A simple model of the labor market that is used in this tutorial catagorizes three states a working-age person can be in:
1. Employed E
2. Unemployed U
3. Inactive or out of the labor force N

Using three states you can analysze labor market indicators:

* __Participation Rate__:  $$ \frac{E + U}{E + U + N}\label{eq1}\tag{1} $$

* **Employment Rate**: $$ \frac{E}{E + U + N}\label{eq2}\tag{2} $$

* **Unemployment Rate**: $$ \frac{U}{E + U}\label{eq3}\tag{3} $$

The flows of people from one state to another are called **transitions**. Transition rates are calculated from using data that shows the beginning and end value of people in states, and then is calculated from the change.

For example, UE transition rates represent the percentage of people unemployed at the beginning of the period that transition to being employed.

It can be used to approximate how likely it is for an unemployed person to find a job (Job finding probablity).

This will be elaborated upon further in the tutorial as it specific to certain sections.

# Data

## Eurostat Data

In order to compare the different dynamics of countries related to transition rates and unemployment rates, data needs to be collected systematically and in a reliable manner. All data used in this tutorial is extracted from Eurostat which is an adminitrative branch of the European Commission located in Luxembourg.

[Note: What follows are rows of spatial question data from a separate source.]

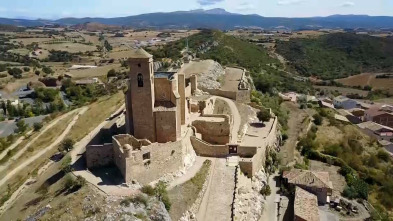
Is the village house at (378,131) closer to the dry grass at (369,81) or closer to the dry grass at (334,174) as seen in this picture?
the dry grass at (334,174)

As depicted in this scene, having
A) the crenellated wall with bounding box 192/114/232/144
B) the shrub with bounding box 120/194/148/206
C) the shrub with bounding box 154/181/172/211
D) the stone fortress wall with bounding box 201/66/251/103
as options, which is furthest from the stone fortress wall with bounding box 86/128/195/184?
the stone fortress wall with bounding box 201/66/251/103

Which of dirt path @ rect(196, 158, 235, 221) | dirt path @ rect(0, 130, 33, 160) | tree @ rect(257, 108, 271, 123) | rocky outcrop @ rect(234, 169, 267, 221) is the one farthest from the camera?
Answer: dirt path @ rect(0, 130, 33, 160)

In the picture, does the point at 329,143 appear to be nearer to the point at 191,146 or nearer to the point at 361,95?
the point at 191,146

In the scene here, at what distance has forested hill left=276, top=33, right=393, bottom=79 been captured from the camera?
12882 cm

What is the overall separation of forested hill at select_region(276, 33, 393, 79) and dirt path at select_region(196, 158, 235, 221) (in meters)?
95.0

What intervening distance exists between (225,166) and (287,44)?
12689cm

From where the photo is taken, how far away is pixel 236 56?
92.8 metres

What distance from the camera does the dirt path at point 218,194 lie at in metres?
26.6

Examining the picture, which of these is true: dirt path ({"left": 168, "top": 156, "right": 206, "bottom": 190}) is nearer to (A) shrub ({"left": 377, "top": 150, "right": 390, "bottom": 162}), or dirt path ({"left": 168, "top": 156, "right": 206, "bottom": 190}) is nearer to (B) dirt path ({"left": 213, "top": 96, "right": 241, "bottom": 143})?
(B) dirt path ({"left": 213, "top": 96, "right": 241, "bottom": 143})

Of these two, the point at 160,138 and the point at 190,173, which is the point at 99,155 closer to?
the point at 160,138

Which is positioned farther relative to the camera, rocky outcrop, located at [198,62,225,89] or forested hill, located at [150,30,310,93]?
forested hill, located at [150,30,310,93]

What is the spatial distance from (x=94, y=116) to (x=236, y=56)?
51.4 metres

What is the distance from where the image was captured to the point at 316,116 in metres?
58.5

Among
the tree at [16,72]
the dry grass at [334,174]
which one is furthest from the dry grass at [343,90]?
the tree at [16,72]
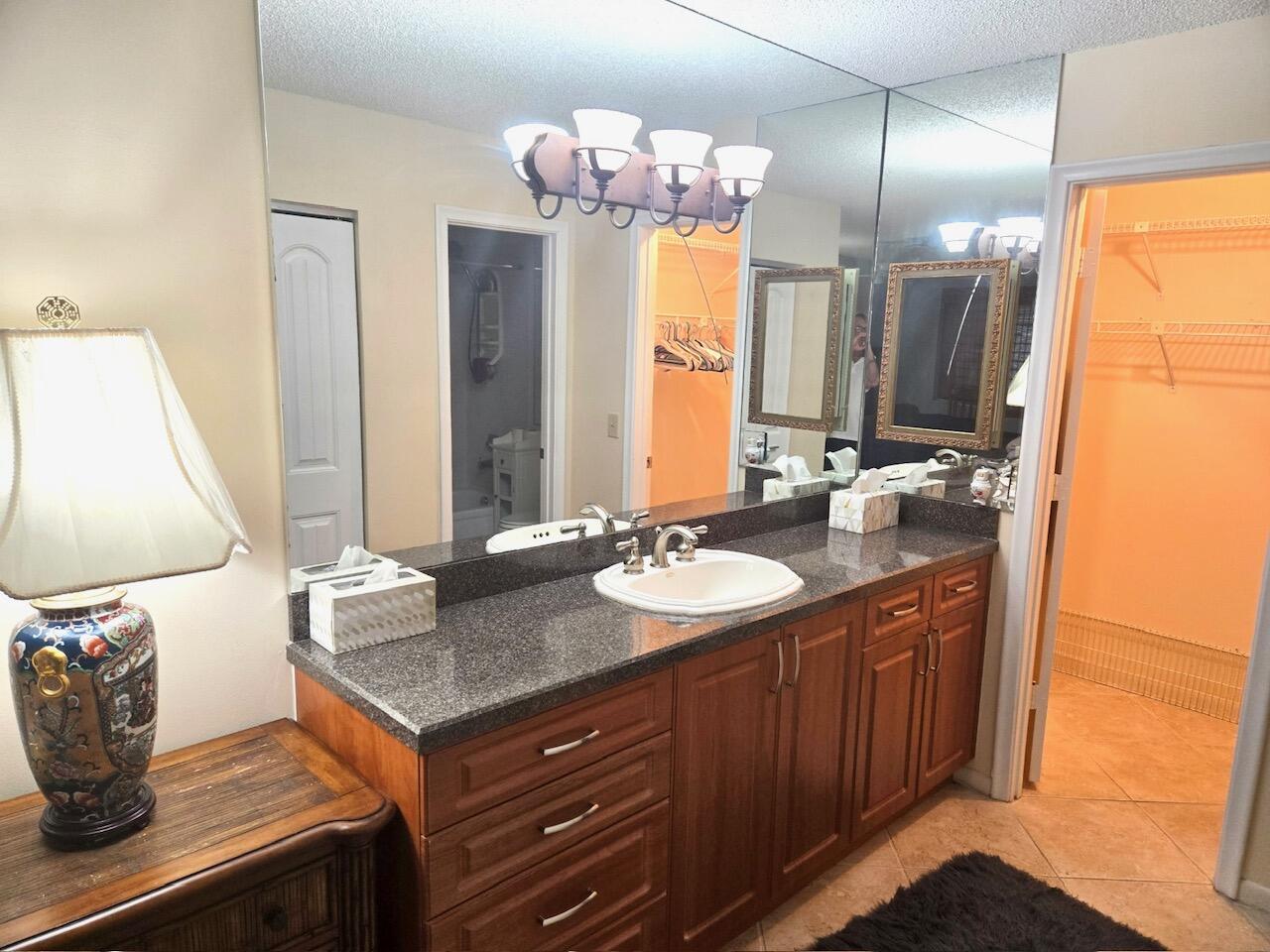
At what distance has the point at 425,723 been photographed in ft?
4.61

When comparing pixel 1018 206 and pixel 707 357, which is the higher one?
pixel 1018 206

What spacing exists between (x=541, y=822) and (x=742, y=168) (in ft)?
6.26

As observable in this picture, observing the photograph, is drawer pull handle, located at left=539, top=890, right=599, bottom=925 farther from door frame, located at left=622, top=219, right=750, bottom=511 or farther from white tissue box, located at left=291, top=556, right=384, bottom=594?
door frame, located at left=622, top=219, right=750, bottom=511

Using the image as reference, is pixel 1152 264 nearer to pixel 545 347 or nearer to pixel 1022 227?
pixel 1022 227

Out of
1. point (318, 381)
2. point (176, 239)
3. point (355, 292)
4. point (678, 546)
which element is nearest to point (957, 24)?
point (678, 546)

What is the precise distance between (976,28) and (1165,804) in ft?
8.48

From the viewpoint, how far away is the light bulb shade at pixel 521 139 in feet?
6.60

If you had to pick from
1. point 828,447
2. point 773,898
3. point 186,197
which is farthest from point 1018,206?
point 186,197

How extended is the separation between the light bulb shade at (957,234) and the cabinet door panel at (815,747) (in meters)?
1.32

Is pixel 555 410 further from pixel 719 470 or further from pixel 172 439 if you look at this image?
pixel 172 439

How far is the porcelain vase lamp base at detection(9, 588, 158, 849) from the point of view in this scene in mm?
1275

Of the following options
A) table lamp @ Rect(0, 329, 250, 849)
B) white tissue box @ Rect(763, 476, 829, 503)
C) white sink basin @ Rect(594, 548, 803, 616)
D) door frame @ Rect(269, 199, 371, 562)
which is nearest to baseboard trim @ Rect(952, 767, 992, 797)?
white tissue box @ Rect(763, 476, 829, 503)

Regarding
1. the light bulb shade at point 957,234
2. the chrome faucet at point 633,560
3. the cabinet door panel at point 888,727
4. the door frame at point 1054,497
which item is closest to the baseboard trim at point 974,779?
the door frame at point 1054,497

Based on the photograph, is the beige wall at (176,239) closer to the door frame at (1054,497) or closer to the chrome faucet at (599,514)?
the chrome faucet at (599,514)
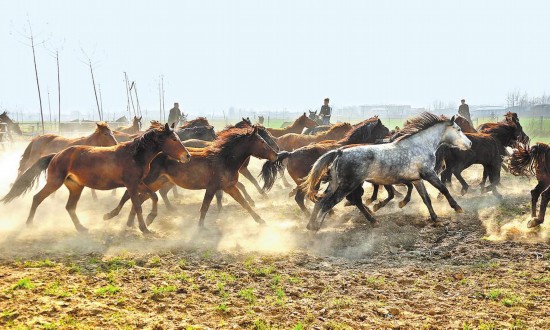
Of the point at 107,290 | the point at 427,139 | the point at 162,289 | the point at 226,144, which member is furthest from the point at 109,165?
the point at 427,139

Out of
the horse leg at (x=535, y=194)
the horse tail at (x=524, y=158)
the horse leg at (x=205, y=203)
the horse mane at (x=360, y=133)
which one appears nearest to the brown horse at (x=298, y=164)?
the horse mane at (x=360, y=133)

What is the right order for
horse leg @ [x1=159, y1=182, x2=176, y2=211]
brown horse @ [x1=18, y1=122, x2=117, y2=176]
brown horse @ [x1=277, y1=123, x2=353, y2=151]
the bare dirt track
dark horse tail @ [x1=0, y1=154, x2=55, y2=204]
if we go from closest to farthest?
the bare dirt track → dark horse tail @ [x1=0, y1=154, x2=55, y2=204] → horse leg @ [x1=159, y1=182, x2=176, y2=211] → brown horse @ [x1=18, y1=122, x2=117, y2=176] → brown horse @ [x1=277, y1=123, x2=353, y2=151]

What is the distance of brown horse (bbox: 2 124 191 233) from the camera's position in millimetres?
7855

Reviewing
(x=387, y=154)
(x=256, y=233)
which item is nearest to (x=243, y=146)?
(x=256, y=233)

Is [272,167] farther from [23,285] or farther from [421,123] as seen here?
[23,285]

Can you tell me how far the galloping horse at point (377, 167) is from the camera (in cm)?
789

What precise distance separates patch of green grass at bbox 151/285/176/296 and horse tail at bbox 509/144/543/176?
21.4ft

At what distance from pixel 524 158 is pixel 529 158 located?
0.09 meters

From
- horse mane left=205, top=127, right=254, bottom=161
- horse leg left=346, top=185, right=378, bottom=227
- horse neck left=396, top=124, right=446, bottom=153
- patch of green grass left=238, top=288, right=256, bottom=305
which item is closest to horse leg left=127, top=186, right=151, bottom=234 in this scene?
horse mane left=205, top=127, right=254, bottom=161

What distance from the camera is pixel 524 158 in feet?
27.4

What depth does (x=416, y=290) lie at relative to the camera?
516 cm

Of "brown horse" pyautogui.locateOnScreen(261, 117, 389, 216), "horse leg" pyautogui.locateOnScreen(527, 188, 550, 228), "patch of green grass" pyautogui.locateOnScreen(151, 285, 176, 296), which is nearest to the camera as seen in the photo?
"patch of green grass" pyautogui.locateOnScreen(151, 285, 176, 296)

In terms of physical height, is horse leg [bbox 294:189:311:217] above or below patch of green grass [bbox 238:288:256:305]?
below

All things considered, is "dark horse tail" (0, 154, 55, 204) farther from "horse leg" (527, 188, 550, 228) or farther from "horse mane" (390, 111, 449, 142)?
"horse leg" (527, 188, 550, 228)
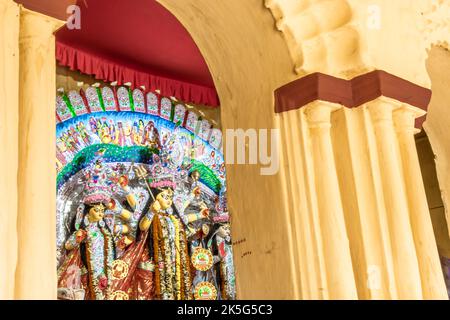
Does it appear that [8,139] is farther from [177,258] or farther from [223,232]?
[223,232]

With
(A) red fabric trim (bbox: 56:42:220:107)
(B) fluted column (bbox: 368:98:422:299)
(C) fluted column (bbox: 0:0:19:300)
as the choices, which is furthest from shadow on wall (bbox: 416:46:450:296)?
(C) fluted column (bbox: 0:0:19:300)

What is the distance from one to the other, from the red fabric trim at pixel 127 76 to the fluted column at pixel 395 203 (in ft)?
9.77

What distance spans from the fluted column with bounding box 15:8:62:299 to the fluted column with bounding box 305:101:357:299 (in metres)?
1.00

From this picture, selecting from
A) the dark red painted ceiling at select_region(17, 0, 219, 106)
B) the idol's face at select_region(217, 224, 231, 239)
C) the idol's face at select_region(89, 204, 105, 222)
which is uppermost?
the dark red painted ceiling at select_region(17, 0, 219, 106)

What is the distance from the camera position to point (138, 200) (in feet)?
17.5

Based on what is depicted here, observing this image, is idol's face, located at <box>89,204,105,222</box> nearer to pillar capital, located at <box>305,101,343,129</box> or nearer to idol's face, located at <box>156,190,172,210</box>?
idol's face, located at <box>156,190,172,210</box>

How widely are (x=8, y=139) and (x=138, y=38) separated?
351 centimetres

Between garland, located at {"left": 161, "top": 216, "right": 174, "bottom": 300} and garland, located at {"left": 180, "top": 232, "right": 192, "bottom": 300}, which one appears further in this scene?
garland, located at {"left": 180, "top": 232, "right": 192, "bottom": 300}

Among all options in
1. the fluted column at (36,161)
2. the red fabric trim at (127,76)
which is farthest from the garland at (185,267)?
the fluted column at (36,161)

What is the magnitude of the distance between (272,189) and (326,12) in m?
0.75

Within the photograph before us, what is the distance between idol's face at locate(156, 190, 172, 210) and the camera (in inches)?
213

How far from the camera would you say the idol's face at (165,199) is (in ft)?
17.8

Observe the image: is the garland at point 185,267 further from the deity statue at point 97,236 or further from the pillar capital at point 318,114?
the pillar capital at point 318,114
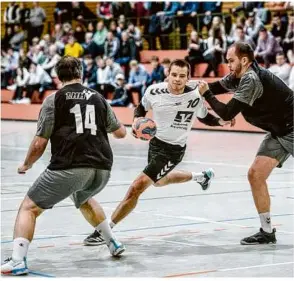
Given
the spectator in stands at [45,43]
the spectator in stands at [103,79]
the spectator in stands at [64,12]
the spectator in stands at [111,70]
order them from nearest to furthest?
the spectator in stands at [111,70] → the spectator in stands at [103,79] → the spectator in stands at [45,43] → the spectator in stands at [64,12]

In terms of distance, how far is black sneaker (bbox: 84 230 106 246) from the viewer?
28.8 feet

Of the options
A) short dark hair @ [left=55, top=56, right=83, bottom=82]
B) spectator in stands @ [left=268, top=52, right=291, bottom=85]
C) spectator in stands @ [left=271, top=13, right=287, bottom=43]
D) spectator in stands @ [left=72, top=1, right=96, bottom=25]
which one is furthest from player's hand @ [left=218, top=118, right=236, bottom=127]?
spectator in stands @ [left=72, top=1, right=96, bottom=25]

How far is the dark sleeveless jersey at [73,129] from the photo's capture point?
25.0 ft

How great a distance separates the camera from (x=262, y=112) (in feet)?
29.2

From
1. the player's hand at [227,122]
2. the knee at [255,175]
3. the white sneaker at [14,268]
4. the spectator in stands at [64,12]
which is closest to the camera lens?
the white sneaker at [14,268]

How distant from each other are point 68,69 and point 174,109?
2.06m

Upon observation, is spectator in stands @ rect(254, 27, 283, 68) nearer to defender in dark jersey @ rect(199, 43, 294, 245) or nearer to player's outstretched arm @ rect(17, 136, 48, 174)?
defender in dark jersey @ rect(199, 43, 294, 245)

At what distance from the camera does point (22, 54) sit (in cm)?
3175

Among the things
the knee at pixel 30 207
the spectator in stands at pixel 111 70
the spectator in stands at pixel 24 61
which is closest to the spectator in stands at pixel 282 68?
the spectator in stands at pixel 111 70

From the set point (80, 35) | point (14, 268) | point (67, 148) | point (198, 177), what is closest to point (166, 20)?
point (80, 35)

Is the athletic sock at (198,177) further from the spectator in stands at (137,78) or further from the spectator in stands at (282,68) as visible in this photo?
the spectator in stands at (137,78)

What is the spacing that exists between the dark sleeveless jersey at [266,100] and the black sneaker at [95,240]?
76.8 inches

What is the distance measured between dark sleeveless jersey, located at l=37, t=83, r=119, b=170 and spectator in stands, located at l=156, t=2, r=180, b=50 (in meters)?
21.1

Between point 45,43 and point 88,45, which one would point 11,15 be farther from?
point 88,45
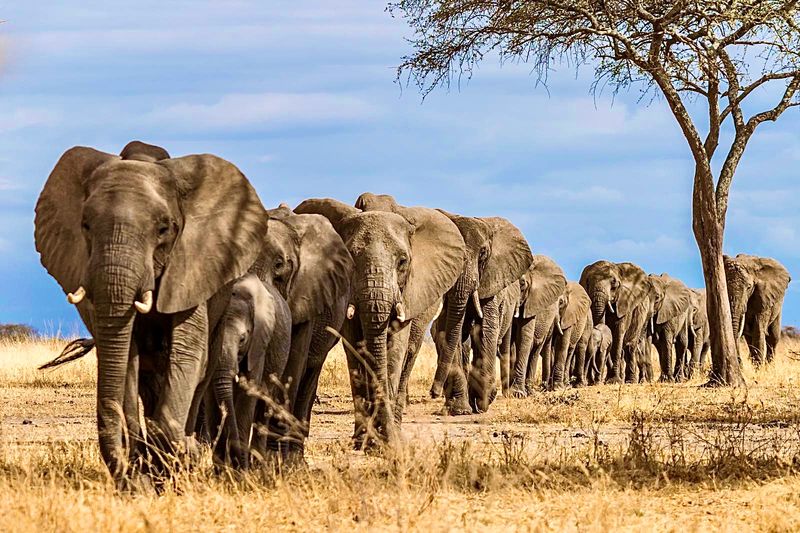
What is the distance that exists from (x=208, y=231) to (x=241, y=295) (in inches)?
36.2

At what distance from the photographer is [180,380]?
8.19 m

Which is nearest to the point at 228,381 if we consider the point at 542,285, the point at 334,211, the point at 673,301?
the point at 334,211

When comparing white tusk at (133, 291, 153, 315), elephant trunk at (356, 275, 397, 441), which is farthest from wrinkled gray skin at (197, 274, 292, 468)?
elephant trunk at (356, 275, 397, 441)

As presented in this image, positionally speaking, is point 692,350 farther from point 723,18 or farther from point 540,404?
point 540,404

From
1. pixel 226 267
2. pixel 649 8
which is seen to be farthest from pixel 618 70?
pixel 226 267

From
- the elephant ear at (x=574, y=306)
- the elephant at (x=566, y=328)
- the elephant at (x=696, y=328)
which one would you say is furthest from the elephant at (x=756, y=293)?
the elephant ear at (x=574, y=306)

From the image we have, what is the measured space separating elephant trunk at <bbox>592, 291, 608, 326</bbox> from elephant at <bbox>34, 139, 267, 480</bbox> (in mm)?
22109

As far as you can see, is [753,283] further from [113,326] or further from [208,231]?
[113,326]

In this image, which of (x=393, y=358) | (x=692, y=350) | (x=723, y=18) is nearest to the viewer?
(x=393, y=358)

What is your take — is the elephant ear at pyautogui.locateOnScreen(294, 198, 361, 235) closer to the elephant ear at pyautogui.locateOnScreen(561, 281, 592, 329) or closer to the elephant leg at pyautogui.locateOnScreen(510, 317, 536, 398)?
the elephant leg at pyautogui.locateOnScreen(510, 317, 536, 398)

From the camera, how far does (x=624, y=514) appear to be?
787cm

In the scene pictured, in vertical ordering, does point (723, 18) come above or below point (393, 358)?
above

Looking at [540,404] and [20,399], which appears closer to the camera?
[540,404]

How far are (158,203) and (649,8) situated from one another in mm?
15878
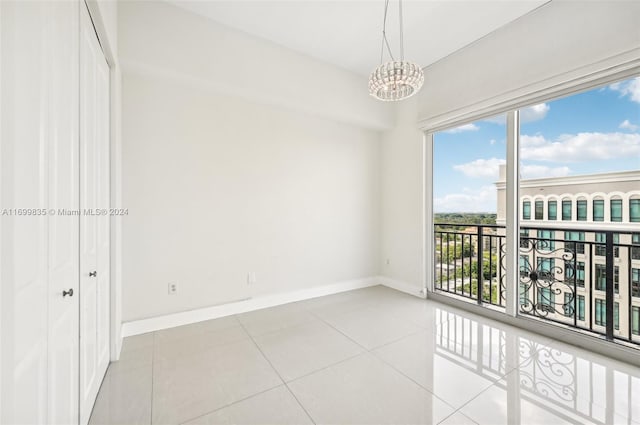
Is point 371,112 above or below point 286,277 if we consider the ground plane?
above

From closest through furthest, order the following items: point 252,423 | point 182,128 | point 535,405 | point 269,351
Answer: point 252,423, point 535,405, point 269,351, point 182,128

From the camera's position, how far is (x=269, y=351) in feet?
7.32

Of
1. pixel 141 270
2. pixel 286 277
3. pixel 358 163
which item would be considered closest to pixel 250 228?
pixel 286 277

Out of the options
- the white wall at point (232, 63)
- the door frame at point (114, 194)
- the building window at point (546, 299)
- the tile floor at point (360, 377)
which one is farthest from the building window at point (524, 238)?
the door frame at point (114, 194)

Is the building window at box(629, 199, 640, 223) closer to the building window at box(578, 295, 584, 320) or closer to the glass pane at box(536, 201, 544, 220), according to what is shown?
the glass pane at box(536, 201, 544, 220)

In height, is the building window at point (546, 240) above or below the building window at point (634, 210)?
below

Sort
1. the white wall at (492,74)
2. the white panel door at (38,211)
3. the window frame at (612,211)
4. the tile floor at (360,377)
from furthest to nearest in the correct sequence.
Answer: 1. the window frame at (612,211)
2. the white wall at (492,74)
3. the tile floor at (360,377)
4. the white panel door at (38,211)

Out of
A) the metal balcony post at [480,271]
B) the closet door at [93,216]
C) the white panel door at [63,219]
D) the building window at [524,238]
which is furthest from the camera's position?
the metal balcony post at [480,271]

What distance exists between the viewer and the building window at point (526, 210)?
107 inches

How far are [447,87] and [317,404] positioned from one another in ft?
11.7

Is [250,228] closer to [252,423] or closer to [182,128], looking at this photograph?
[182,128]

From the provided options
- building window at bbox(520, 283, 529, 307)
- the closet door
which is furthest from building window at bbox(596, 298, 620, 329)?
the closet door

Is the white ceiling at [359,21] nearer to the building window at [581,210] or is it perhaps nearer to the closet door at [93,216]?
the closet door at [93,216]

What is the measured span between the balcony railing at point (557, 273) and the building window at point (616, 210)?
4.9 inches
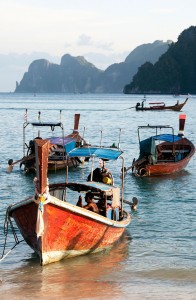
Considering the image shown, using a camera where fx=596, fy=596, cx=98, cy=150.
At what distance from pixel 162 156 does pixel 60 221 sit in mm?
23637

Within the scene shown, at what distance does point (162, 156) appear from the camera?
39094mm

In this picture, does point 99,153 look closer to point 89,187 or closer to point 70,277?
point 89,187

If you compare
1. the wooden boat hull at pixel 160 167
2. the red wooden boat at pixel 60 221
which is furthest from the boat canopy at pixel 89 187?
the wooden boat hull at pixel 160 167

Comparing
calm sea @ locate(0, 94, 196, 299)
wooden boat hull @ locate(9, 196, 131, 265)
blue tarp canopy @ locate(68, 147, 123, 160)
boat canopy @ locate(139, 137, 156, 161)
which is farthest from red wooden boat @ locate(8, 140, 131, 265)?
boat canopy @ locate(139, 137, 156, 161)

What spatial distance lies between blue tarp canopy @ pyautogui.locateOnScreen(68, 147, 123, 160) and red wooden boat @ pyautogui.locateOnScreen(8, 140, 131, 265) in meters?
2.14

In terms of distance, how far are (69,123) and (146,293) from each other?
264 feet

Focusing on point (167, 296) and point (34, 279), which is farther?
point (34, 279)

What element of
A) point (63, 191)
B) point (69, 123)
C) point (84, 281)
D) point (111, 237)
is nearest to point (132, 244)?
point (111, 237)

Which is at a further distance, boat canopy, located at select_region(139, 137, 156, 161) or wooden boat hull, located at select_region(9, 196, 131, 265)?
boat canopy, located at select_region(139, 137, 156, 161)

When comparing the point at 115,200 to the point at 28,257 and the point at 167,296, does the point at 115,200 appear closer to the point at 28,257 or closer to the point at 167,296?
the point at 28,257

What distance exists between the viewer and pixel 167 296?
Answer: 588 inches

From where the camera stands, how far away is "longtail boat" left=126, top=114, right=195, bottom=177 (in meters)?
35.9

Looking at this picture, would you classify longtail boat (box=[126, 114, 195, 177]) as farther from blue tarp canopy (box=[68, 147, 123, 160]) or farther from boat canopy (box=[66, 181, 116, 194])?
boat canopy (box=[66, 181, 116, 194])

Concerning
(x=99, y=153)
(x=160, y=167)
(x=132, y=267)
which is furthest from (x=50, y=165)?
(x=132, y=267)
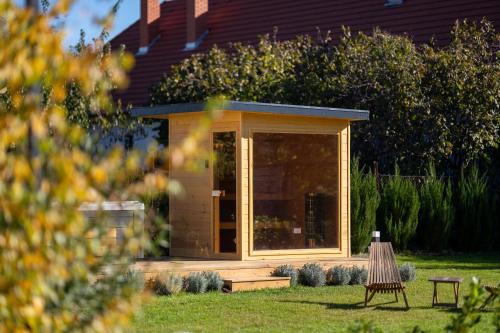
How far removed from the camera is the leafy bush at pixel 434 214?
20.0 metres

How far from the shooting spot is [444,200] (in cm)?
2011

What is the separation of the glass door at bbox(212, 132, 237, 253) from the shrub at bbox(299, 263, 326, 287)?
49.3 inches

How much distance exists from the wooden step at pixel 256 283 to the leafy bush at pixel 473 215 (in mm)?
7940

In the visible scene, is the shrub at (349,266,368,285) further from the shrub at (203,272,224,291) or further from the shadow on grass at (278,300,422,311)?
the shrub at (203,272,224,291)

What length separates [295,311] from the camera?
11.4m

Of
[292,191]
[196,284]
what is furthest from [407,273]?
[196,284]

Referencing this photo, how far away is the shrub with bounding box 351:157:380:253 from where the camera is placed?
1834 cm

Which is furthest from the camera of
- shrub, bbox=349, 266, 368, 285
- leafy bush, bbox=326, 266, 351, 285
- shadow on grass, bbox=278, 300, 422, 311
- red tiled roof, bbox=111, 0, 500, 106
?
red tiled roof, bbox=111, 0, 500, 106

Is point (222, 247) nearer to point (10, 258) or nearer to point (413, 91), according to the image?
point (413, 91)

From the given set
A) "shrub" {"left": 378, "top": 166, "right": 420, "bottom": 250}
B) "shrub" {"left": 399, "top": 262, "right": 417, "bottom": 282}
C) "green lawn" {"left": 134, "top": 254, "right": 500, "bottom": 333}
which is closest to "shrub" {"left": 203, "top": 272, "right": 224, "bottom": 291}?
"green lawn" {"left": 134, "top": 254, "right": 500, "bottom": 333}

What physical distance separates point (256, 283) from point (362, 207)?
19.3 ft

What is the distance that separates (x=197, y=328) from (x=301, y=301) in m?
2.55

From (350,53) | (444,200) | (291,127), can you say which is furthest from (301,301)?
(350,53)

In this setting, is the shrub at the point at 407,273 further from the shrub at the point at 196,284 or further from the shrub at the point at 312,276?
the shrub at the point at 196,284
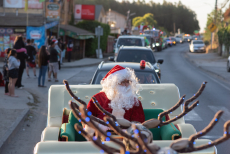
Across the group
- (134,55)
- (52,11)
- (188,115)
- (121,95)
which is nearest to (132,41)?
A: (52,11)

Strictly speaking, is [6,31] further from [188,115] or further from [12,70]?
[188,115]

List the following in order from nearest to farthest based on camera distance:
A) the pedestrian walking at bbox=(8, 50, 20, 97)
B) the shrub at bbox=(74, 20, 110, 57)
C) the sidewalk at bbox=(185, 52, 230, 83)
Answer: the pedestrian walking at bbox=(8, 50, 20, 97) < the sidewalk at bbox=(185, 52, 230, 83) < the shrub at bbox=(74, 20, 110, 57)

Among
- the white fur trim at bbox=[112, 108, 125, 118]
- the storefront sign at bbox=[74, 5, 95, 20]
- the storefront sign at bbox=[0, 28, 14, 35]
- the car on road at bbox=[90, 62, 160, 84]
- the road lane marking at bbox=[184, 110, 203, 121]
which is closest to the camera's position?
the white fur trim at bbox=[112, 108, 125, 118]

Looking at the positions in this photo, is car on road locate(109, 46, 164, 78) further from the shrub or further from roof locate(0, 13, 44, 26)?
the shrub

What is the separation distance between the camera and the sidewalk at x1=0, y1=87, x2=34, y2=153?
612cm

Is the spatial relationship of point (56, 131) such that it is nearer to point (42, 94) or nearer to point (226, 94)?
point (42, 94)

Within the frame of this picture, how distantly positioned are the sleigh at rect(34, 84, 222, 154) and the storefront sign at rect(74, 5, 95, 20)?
30733mm

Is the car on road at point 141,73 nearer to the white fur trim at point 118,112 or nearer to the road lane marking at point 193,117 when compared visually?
the road lane marking at point 193,117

Its responsability is to provide statistical information to the institutions of the European Union and to encourage the harmonisation of statistical methods in order to ease comparison between data. In this section, we will discuss how Eurostat gather data and the degree of relability of its operations. Eurostat publishes its statistical database online for free on its [website](https://ec.europa.eu/eurostat).

The data that will interest us in this tutorial are the one related to the **European Labor market**. The European Labor Force Survey is a survey conducted by Eurostat in order to find those data. The latter are obtained by interviewing a large sample of individuals directly. This data collection takes place over on a monthly, quarterly and annually basis. The European Labor Force Survey collects data by 4 manners:

- Personal visits
- Telephone interviews
- Web interviews
- Self-administered questionnaires (questionnaire that has been designed specifically to be completed by a respondent without intervention of the researchers)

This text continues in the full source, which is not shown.